O que fazer
Transcreva o trecho do texto sobre o ataque com pagers no Líbano que começa em "O Hezbollah acusa" e segue até "para os espiar.".

Texto do exercício
_ _ _

Segundo a CNN, o ataque provocou nove mortos e feriu mais de 2800 pessoas. Segundo o relato de testemunhas do ataque, foi visto fumo a sair dos bolsos de muitas das vítimas antes de se ouvirem sons parecidos com tiros ou fogo de artifício. O ministro da Saúde do Líbano refere que 200 dos feridos estão em estado crítico e que muitos têm ferimentos no rosto, olhos, mãos e estômago.
Ainda segundo o canal norte-americano, neste momento a principal suspeita é que um carregamento de pagers destinados aos membros do Hezbollah tenha sido intercetado e os dispositivos foram armadilhados. Não foi ainda apurado, no entanto, como é que um número tão grande de equipamentos e em diferentes zonas do Líbano foram ativados em simultâneo.
O Hezbollah acusa Israel de ser responsável pelo ataque. O The New York Times refere que fontes de Israel não quiseram comentar o tema. No Líbano, muitas pessoas estão com receio do que possa acontecer aos seus aparelhos com bateria, mesmo com os telefones, e se podem ser utilizados em outros ataques semelhantes.
O Hezbollah teme há muito utilizar telemóveis junto às fronteiras com Israel devido às capacidades de geolocalização dos aparelhos e passaram a usar pagers para comunicar entre si. Um porta-voz do grupo paramilitar, Hassan Nasrallah, recomendou, em fevereiro, que todos os elementos destruíssem ou enterrassem os telemóveis, alertando que poderiam estar a ser usados para os espiar.

_ _ _

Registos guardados

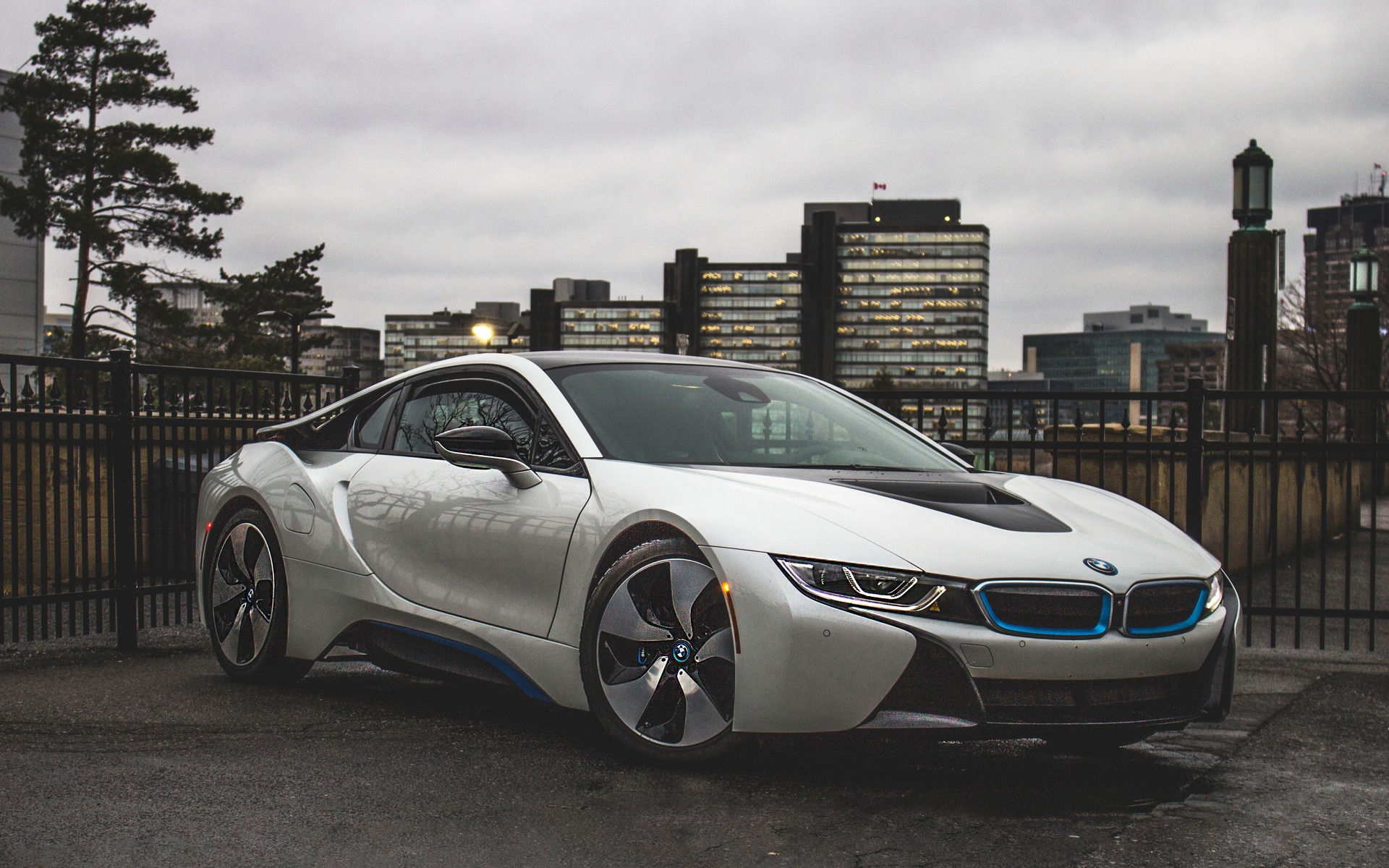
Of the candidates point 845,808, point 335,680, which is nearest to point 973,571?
point 845,808

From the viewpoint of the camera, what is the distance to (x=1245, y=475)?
1330 centimetres

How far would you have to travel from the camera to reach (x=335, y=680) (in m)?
5.92

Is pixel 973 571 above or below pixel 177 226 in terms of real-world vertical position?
below

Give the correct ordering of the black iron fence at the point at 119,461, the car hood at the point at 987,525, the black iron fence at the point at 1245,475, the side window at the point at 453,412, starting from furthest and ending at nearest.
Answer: the black iron fence at the point at 1245,475
the black iron fence at the point at 119,461
the side window at the point at 453,412
the car hood at the point at 987,525

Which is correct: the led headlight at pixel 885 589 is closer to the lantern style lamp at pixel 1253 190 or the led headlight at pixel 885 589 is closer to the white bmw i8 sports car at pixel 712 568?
the white bmw i8 sports car at pixel 712 568

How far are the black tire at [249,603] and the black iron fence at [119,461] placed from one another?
1119mm

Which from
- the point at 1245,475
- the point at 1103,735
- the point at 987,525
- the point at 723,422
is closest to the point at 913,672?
the point at 987,525

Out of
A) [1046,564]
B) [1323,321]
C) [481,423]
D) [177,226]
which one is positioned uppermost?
[177,226]

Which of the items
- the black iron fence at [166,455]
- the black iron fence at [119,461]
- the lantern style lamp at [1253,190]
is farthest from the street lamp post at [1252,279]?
the black iron fence at [119,461]

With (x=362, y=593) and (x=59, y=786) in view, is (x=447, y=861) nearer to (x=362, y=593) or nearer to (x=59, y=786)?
(x=59, y=786)

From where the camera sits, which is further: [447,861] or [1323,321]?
[1323,321]

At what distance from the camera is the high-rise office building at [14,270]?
43031 mm

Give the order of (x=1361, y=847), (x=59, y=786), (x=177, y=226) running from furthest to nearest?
(x=177, y=226) < (x=59, y=786) < (x=1361, y=847)

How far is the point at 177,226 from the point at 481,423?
41326 mm
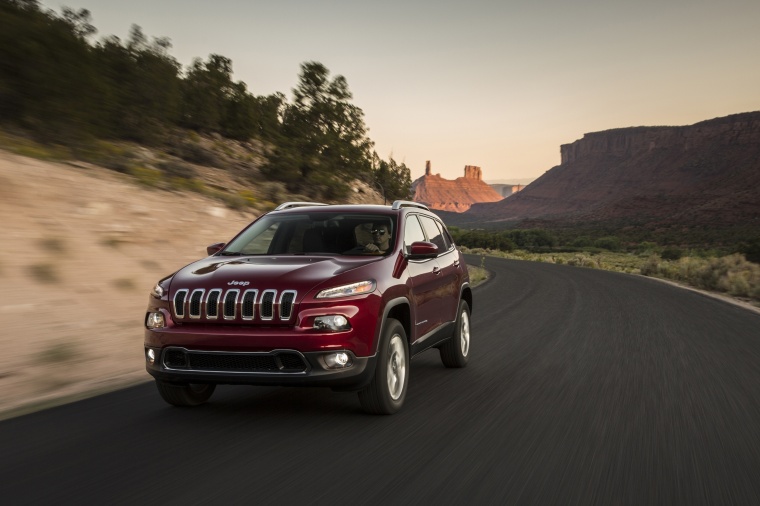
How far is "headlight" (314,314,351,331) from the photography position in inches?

_ _ _

Espaço de resposta
O Hezbollah acusa Israel de ser responsável pelo ataque. O The New York Times refere que fontes de Israel não quiseram comentar o tema. No Líbano, muitas pessoas estão com receio do que possa acontecer aos seus aparelhos com bateria, mesmo com os telefones, e se podem ser utilizados em outros ataques semelhantes.
O Hezbollah teme há muito utilizar telemóveis junto às fronteiras com Israel devido às capacidades de geolocalização dos aparelhos e passaram a usar pagers para comunicar entre si. Um porta-voz do grupo paramilitar, Hassan Nasrallah, recomendou, em fevereiro, que todos os elementos destruíssem ou enterrassem os telemóveis, alertando que poderiam estar a ser usados para os espiar.